5 Ways Climate Change Is Affecting Your Health

Woman looking outside window

Due to the wide range of human activities, especially the burning of fossil fuels, a significant amount of greenhouse gases have been released into the atmosphere. This is especially true in the course of the last 50 years. These greenhouse gases are responsible for trapping heat from the sun and its increasing quantity in the atmosphere means that the earth has been getting hotter progressively.

Because of climate change, sea levels are rising, glaciers are melting, weather patterns are becoming erratic and rainfall patterns have become unpredictable. All of these have a correlation with our health and the way diseases spread.

Impact of climate change on the human body

The human body relies on evaporative cooling through sweat to maintain healthy body temperatures. Due to the increase in atmospheric temperature and humidity, sufficient cooling does not happen. This often results in unhealthy consequences such as heat stroke and hyperthermia. Added to this increased environmental heat causes a wide range of problems with the brain, kidneys, heart, and liver among other organs.

Heat stroke

A rise in infectious diseases

The warming up of oceans and the erratic patterns of weather have brought about a rise in infectious diseases. Warmer oceans are linked to increased incidences of cholera caused due to the Vibrio bacteria. Old and newly emerging diseases are spreading faster as regions experience new climates. Certain areas are experiencing extended rainfall and other, extended drought. These extended periods of weather result in disease vectors remaining active for longer periods of time, causing the rapid spread of infections. Additionally, the introduction of new climates is giving birth to new vectors. For example, extended periods of heat and humidity is leading to high reproduction of mosquitoes causing an increase in diseases like malaria and dengue.

mosquito diseases

Problems with the heart and lungs

The rise in air temperature has a direct impact on respiratory and cardiovascular problems, especially for the elderly. A glaring example of this is the heatwave of Europe in 2003 which caused about 70,000 deaths. Allergens such as pollen also increase and thrive in hotter temperatures which can trigger asthma attacks and allergies in a greater number of people.

heart diseases

Effect on mental health

While the effects of climate change on physical health have been well documented, its effects on mental health have only been understood and studied in the last decade. The increase in global temperatures can lead to economical changes, decreased food production among other overwhelming environmental changes, which will be especially hard on people with pre-existing mental health issues. This can have consequences such as aggressive behaviour and violent conflicts.

Effects on mental health

Climate change and COVID-19

It is being theorized that a part of the cause of COVID-19 is due to environmental factors like deforestation and global warming. These can lead to an increase in animal migration and greater interaction between humans and wildlife. Viruses usually coexist with the host and only become violently active when switching hosts. Climate change can also cause food crises which can make people more dependent on bushmeat such as bats.

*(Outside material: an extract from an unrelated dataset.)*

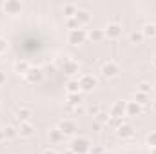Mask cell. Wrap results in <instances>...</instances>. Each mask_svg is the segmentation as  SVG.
<instances>
[{"mask_svg": "<svg viewBox=\"0 0 156 154\" xmlns=\"http://www.w3.org/2000/svg\"><path fill=\"white\" fill-rule=\"evenodd\" d=\"M89 149H91V145H89V142L85 138H75L71 142V151L76 154H85L89 152Z\"/></svg>", "mask_w": 156, "mask_h": 154, "instance_id": "obj_1", "label": "cell"}, {"mask_svg": "<svg viewBox=\"0 0 156 154\" xmlns=\"http://www.w3.org/2000/svg\"><path fill=\"white\" fill-rule=\"evenodd\" d=\"M78 83H80V89H82V91L89 93V91H93V89H94L96 80H94L93 76H89V75H85V76H82L80 80H78Z\"/></svg>", "mask_w": 156, "mask_h": 154, "instance_id": "obj_2", "label": "cell"}, {"mask_svg": "<svg viewBox=\"0 0 156 154\" xmlns=\"http://www.w3.org/2000/svg\"><path fill=\"white\" fill-rule=\"evenodd\" d=\"M118 73H120V69H118V65L115 62H107V64L102 67V75L105 78H115Z\"/></svg>", "mask_w": 156, "mask_h": 154, "instance_id": "obj_3", "label": "cell"}, {"mask_svg": "<svg viewBox=\"0 0 156 154\" xmlns=\"http://www.w3.org/2000/svg\"><path fill=\"white\" fill-rule=\"evenodd\" d=\"M85 38H87V33L83 29H71L69 31V42L71 44H82Z\"/></svg>", "mask_w": 156, "mask_h": 154, "instance_id": "obj_4", "label": "cell"}, {"mask_svg": "<svg viewBox=\"0 0 156 154\" xmlns=\"http://www.w3.org/2000/svg\"><path fill=\"white\" fill-rule=\"evenodd\" d=\"M58 131L66 136V134H73L75 131H76V125H75V121L73 120H64L60 125H58Z\"/></svg>", "mask_w": 156, "mask_h": 154, "instance_id": "obj_5", "label": "cell"}, {"mask_svg": "<svg viewBox=\"0 0 156 154\" xmlns=\"http://www.w3.org/2000/svg\"><path fill=\"white\" fill-rule=\"evenodd\" d=\"M4 11L7 15H18L22 11V4L20 2H5L4 4Z\"/></svg>", "mask_w": 156, "mask_h": 154, "instance_id": "obj_6", "label": "cell"}, {"mask_svg": "<svg viewBox=\"0 0 156 154\" xmlns=\"http://www.w3.org/2000/svg\"><path fill=\"white\" fill-rule=\"evenodd\" d=\"M26 76H27V80H29L31 83H38V82H42L44 75H42L40 69H29V73H27Z\"/></svg>", "mask_w": 156, "mask_h": 154, "instance_id": "obj_7", "label": "cell"}, {"mask_svg": "<svg viewBox=\"0 0 156 154\" xmlns=\"http://www.w3.org/2000/svg\"><path fill=\"white\" fill-rule=\"evenodd\" d=\"M120 35H122V27L118 24H111L105 31V37H111V38H118Z\"/></svg>", "mask_w": 156, "mask_h": 154, "instance_id": "obj_8", "label": "cell"}, {"mask_svg": "<svg viewBox=\"0 0 156 154\" xmlns=\"http://www.w3.org/2000/svg\"><path fill=\"white\" fill-rule=\"evenodd\" d=\"M18 134L20 136H31L33 134V125L29 123V121H26V123H20V127H18Z\"/></svg>", "mask_w": 156, "mask_h": 154, "instance_id": "obj_9", "label": "cell"}, {"mask_svg": "<svg viewBox=\"0 0 156 154\" xmlns=\"http://www.w3.org/2000/svg\"><path fill=\"white\" fill-rule=\"evenodd\" d=\"M29 69H31V67H29V64H27L26 60H22V62H16V64H15V71H16L18 75H27V73H29Z\"/></svg>", "mask_w": 156, "mask_h": 154, "instance_id": "obj_10", "label": "cell"}, {"mask_svg": "<svg viewBox=\"0 0 156 154\" xmlns=\"http://www.w3.org/2000/svg\"><path fill=\"white\" fill-rule=\"evenodd\" d=\"M75 18H76L78 26H80V24H87V22L91 20L89 13H87V11H83V9H78V11H76V15H75Z\"/></svg>", "mask_w": 156, "mask_h": 154, "instance_id": "obj_11", "label": "cell"}, {"mask_svg": "<svg viewBox=\"0 0 156 154\" xmlns=\"http://www.w3.org/2000/svg\"><path fill=\"white\" fill-rule=\"evenodd\" d=\"M18 120H20V123H26V121H29L31 120V111L29 109H20L18 111Z\"/></svg>", "mask_w": 156, "mask_h": 154, "instance_id": "obj_12", "label": "cell"}, {"mask_svg": "<svg viewBox=\"0 0 156 154\" xmlns=\"http://www.w3.org/2000/svg\"><path fill=\"white\" fill-rule=\"evenodd\" d=\"M144 37H156V24H147L142 31Z\"/></svg>", "mask_w": 156, "mask_h": 154, "instance_id": "obj_13", "label": "cell"}, {"mask_svg": "<svg viewBox=\"0 0 156 154\" xmlns=\"http://www.w3.org/2000/svg\"><path fill=\"white\" fill-rule=\"evenodd\" d=\"M118 134H120V136H123V138H127V136H131V134H133V127H131V125H123V127H120V129H118Z\"/></svg>", "mask_w": 156, "mask_h": 154, "instance_id": "obj_14", "label": "cell"}, {"mask_svg": "<svg viewBox=\"0 0 156 154\" xmlns=\"http://www.w3.org/2000/svg\"><path fill=\"white\" fill-rule=\"evenodd\" d=\"M89 37H91V38H94V40H102V38H105V31L96 29V31H91V33H89Z\"/></svg>", "mask_w": 156, "mask_h": 154, "instance_id": "obj_15", "label": "cell"}, {"mask_svg": "<svg viewBox=\"0 0 156 154\" xmlns=\"http://www.w3.org/2000/svg\"><path fill=\"white\" fill-rule=\"evenodd\" d=\"M134 113L138 114V113H140V107H138L134 102H129V103H127V114H134Z\"/></svg>", "mask_w": 156, "mask_h": 154, "instance_id": "obj_16", "label": "cell"}, {"mask_svg": "<svg viewBox=\"0 0 156 154\" xmlns=\"http://www.w3.org/2000/svg\"><path fill=\"white\" fill-rule=\"evenodd\" d=\"M51 140H53V142H60V140H64V134H62L58 129H53V132H51Z\"/></svg>", "mask_w": 156, "mask_h": 154, "instance_id": "obj_17", "label": "cell"}, {"mask_svg": "<svg viewBox=\"0 0 156 154\" xmlns=\"http://www.w3.org/2000/svg\"><path fill=\"white\" fill-rule=\"evenodd\" d=\"M78 89H80V83H78V82H75V80L67 83V91H69V93H76Z\"/></svg>", "mask_w": 156, "mask_h": 154, "instance_id": "obj_18", "label": "cell"}, {"mask_svg": "<svg viewBox=\"0 0 156 154\" xmlns=\"http://www.w3.org/2000/svg\"><path fill=\"white\" fill-rule=\"evenodd\" d=\"M64 11H66V15H67V16H75L78 9L75 7V5H66V7H64Z\"/></svg>", "mask_w": 156, "mask_h": 154, "instance_id": "obj_19", "label": "cell"}, {"mask_svg": "<svg viewBox=\"0 0 156 154\" xmlns=\"http://www.w3.org/2000/svg\"><path fill=\"white\" fill-rule=\"evenodd\" d=\"M66 71H67V75H75V73H76V64H75V62H71V64H67V67H66Z\"/></svg>", "mask_w": 156, "mask_h": 154, "instance_id": "obj_20", "label": "cell"}, {"mask_svg": "<svg viewBox=\"0 0 156 154\" xmlns=\"http://www.w3.org/2000/svg\"><path fill=\"white\" fill-rule=\"evenodd\" d=\"M151 89H153V87H151L149 83H145V82H142V83H140V93H144V94H145V93H151Z\"/></svg>", "mask_w": 156, "mask_h": 154, "instance_id": "obj_21", "label": "cell"}, {"mask_svg": "<svg viewBox=\"0 0 156 154\" xmlns=\"http://www.w3.org/2000/svg\"><path fill=\"white\" fill-rule=\"evenodd\" d=\"M147 143H149L151 147H156V132H153V134L147 136Z\"/></svg>", "mask_w": 156, "mask_h": 154, "instance_id": "obj_22", "label": "cell"}, {"mask_svg": "<svg viewBox=\"0 0 156 154\" xmlns=\"http://www.w3.org/2000/svg\"><path fill=\"white\" fill-rule=\"evenodd\" d=\"M15 134H16V132H15V129H13V127H7V129L4 131V136H7V138H13Z\"/></svg>", "mask_w": 156, "mask_h": 154, "instance_id": "obj_23", "label": "cell"}, {"mask_svg": "<svg viewBox=\"0 0 156 154\" xmlns=\"http://www.w3.org/2000/svg\"><path fill=\"white\" fill-rule=\"evenodd\" d=\"M142 38H144V35H142V33H138V35H136V33H133V35H131V40H133V42H136V44H138V42H142Z\"/></svg>", "mask_w": 156, "mask_h": 154, "instance_id": "obj_24", "label": "cell"}, {"mask_svg": "<svg viewBox=\"0 0 156 154\" xmlns=\"http://www.w3.org/2000/svg\"><path fill=\"white\" fill-rule=\"evenodd\" d=\"M5 49H7V42H5L4 38H0V54H4Z\"/></svg>", "mask_w": 156, "mask_h": 154, "instance_id": "obj_25", "label": "cell"}, {"mask_svg": "<svg viewBox=\"0 0 156 154\" xmlns=\"http://www.w3.org/2000/svg\"><path fill=\"white\" fill-rule=\"evenodd\" d=\"M69 98H71V100H73V102H71V103H80V100H82V98H80V96H75V94H71V96H69Z\"/></svg>", "mask_w": 156, "mask_h": 154, "instance_id": "obj_26", "label": "cell"}, {"mask_svg": "<svg viewBox=\"0 0 156 154\" xmlns=\"http://www.w3.org/2000/svg\"><path fill=\"white\" fill-rule=\"evenodd\" d=\"M2 83H5V76H4V73H0V85Z\"/></svg>", "mask_w": 156, "mask_h": 154, "instance_id": "obj_27", "label": "cell"}, {"mask_svg": "<svg viewBox=\"0 0 156 154\" xmlns=\"http://www.w3.org/2000/svg\"><path fill=\"white\" fill-rule=\"evenodd\" d=\"M44 154H56V152H55V151H45Z\"/></svg>", "mask_w": 156, "mask_h": 154, "instance_id": "obj_28", "label": "cell"}, {"mask_svg": "<svg viewBox=\"0 0 156 154\" xmlns=\"http://www.w3.org/2000/svg\"><path fill=\"white\" fill-rule=\"evenodd\" d=\"M153 62H154V65H156V58H154V60H153Z\"/></svg>", "mask_w": 156, "mask_h": 154, "instance_id": "obj_29", "label": "cell"}, {"mask_svg": "<svg viewBox=\"0 0 156 154\" xmlns=\"http://www.w3.org/2000/svg\"><path fill=\"white\" fill-rule=\"evenodd\" d=\"M102 154H111V152H102Z\"/></svg>", "mask_w": 156, "mask_h": 154, "instance_id": "obj_30", "label": "cell"}, {"mask_svg": "<svg viewBox=\"0 0 156 154\" xmlns=\"http://www.w3.org/2000/svg\"><path fill=\"white\" fill-rule=\"evenodd\" d=\"M154 109H156V103H154Z\"/></svg>", "mask_w": 156, "mask_h": 154, "instance_id": "obj_31", "label": "cell"}, {"mask_svg": "<svg viewBox=\"0 0 156 154\" xmlns=\"http://www.w3.org/2000/svg\"><path fill=\"white\" fill-rule=\"evenodd\" d=\"M0 109H2V105H0Z\"/></svg>", "mask_w": 156, "mask_h": 154, "instance_id": "obj_32", "label": "cell"}]
</instances>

Nature heals itself while we deal with the crisis

With just a few months of lockdown and the absence of large scale human activities, nature has begun to heal itself at a tremendous pace. Air pollutant levels have gone down, waters have become cleaner, endangered wildlife is reclaiming its territory. In China alone, the drop in air pollution from these 2 months is said to have saved the lives of 4000 children below the age of 5 and 73,000 adults over the age of 70. Added to this, emissions of greenhouse gases have reduced. All of this spells good news not only for the environment but for our health as well.

Hopefully, enough entrepreneurs and leaders will notice the rapid pace at which the environment is sewing itself back together and come up with better strategies for sustainable growth and greener technologies once the lockdown ends. This lockdown, apart from being a measure of precaution, provided a window at the damage that humans have caused to the environment and how easy it is to undo it. In the coming months, as the lockdown is lifted, hopefully, humans will act with a special focus on keeping the environment clean, not just for the sake of climate change and wildlife, but for their health as well.